Artificial intelligence has been used to recognize faces, assess creditworthiness, and forecast the weather for the past decade. Simultaneously, the sophistication of hacks using stealthier methods has increased. As both fields sought better tools and new applications for their technology, the combination of AI and cybersecurity was unavoidable. However, there is a significant issue that threatens to undermine these efforts and may allow adversaries to bypass digital defenses undetected.
The risk is data poisoning: tampering with the data used to train machines provides a virtually untraceable way to circumvent AI-powered defenses. Many businesses may be unprepared to deal with escalating challenges. The global market for AI cybersecurity is expected to triple to $35 billion by 2028. To keep threats at bay, security providers and their clients may need to patch together multiple strategies.
Data poisoning is aimed at the very nature of machine learning, a subset of AI. Computers can be trained to correctly categorize information given reams of data. A system may not have seen a picture of Lassie, but given enough examples of different animals correctly labeled by species (and even breed), it should be able to deduce that she is a dog. With more samples, it would be able to correctly identify the breed of the well-known TV dog: the Rough Collie. The computer doesn’t know for sure. It is simply making statistically informed inferences based on previous training data.
In cybersecurity, the same approach is used. Companies feed their systems with data and let the machine learn on its own to detect malicious software. Computers that are fed a plethora of examples of both good and bad code can learn to detect and capture malicious software (or even snippets of software).
A sophisticated technique known as neural networks, which mimics the structure and processes of the human brain, runs through training data and makes adjustments based on both known and unknown information. A network doesn’t have to see a specific piece of malicious code to conclude that it’s bad. It has self-taught itself and can accurately predict good versus evil.
All of this is extremely potent, but it is not invincible.
Machine-learning systems require a large number of correctly labeled samples before they can begin to predict. Even the largest cybersecurity firms can only collect and categorize a limited number of malware examples, so they must supplement their training data. Some of the information can be gathered through crowdsourcing. We already know that a resourceful hacker can exploit this observation, said Giorgio Severi, a Ph.D. student at Northwestern University, in a recent presentation at the Usenix security symposium.
Using the animal analogy, if feline-phobic hackers wanted to wreak havoc, they could label a slew of photos of sloths as cats and upload the images to an open-source database of house pets. Because tree-hugging mammals appear far less frequently in a corpus of domesticated animals, this small sample of poisoned data has a good chance of tricking a system into spitting out sloth images when asked to show kittens.
The same method is used by more malicious hackers. A hacker can trick a neural network into thinking that a snippet of software that resembles the bad example is, in fact, harmless by carefully crafting malicious code, labeling these samples as good, and then adding it to a larger batch of data. It’s nearly impossible to catch the rogue samples. It is far more difficult for a human to sift through computer code than it is to separate images of sloths from those of cats.

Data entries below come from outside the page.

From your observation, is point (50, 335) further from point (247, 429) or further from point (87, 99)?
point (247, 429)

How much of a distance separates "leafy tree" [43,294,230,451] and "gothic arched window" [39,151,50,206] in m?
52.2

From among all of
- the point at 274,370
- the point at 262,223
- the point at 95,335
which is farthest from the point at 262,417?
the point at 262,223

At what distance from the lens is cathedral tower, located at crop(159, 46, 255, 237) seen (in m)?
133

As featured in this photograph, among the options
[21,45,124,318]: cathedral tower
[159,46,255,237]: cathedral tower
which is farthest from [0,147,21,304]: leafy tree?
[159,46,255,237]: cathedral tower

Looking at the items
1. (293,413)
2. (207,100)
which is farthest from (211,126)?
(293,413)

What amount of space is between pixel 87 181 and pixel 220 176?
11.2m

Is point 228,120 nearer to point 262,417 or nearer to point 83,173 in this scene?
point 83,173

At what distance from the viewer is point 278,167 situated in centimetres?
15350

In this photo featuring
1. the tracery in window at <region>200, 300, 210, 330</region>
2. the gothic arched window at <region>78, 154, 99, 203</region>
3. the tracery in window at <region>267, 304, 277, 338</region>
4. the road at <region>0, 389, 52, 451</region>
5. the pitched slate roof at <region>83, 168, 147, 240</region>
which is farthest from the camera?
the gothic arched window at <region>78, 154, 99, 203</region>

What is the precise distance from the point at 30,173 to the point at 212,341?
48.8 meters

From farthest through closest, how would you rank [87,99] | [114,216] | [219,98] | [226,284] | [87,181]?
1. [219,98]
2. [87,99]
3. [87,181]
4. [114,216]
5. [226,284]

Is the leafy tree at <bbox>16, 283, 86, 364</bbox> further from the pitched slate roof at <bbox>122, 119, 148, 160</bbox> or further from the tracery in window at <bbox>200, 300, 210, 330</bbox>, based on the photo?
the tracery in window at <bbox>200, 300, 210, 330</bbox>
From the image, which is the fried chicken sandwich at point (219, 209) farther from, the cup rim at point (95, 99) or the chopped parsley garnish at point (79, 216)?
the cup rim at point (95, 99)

Researchers Cheng Shin-ming and Tseng Ming-huei demonstrated last year at the HITCon security conference in Taipei that backdoor code could completely bypass defenses by poisoning less than 0.7 percent of the data submitted to the machine-learning system. Not only does this imply that only a few malicious samples are required, but it also implies that a machine-learning system can be rendered vulnerable even if only a small amount of unverified open-source data is used.
The industry is aware of the issue, and this weakness is forcing cybersecurity firms to take a much broader approach to fortify defenses. One way to help prevent data poisoning is for scientists who develop AI models to check that all of the labels in their training data are correct regularly. Elon Musk’s research firm, OpenAI LLP, stated that when its researchers curated their data sets for a new image-generating tool, they would regularly pass the data through special filters to ensure the accuracy of each label. [This] removes the vast majority of falsely labeled images, a spokeswoman said.
To stay safe, businesses must ensure that their data is clean, which means training their systems with fewer examples than they would get from open-source offerings. The sample size is important in machine learning.
This cat-and-mouse game between attackers and defenders has been going on for decades, with AI simply being the most recent tool used to help the good guys stay ahead. Keep in mind that artificial intelligence is not omnipotent. Hackers are constantly on the lookout for the next exploit.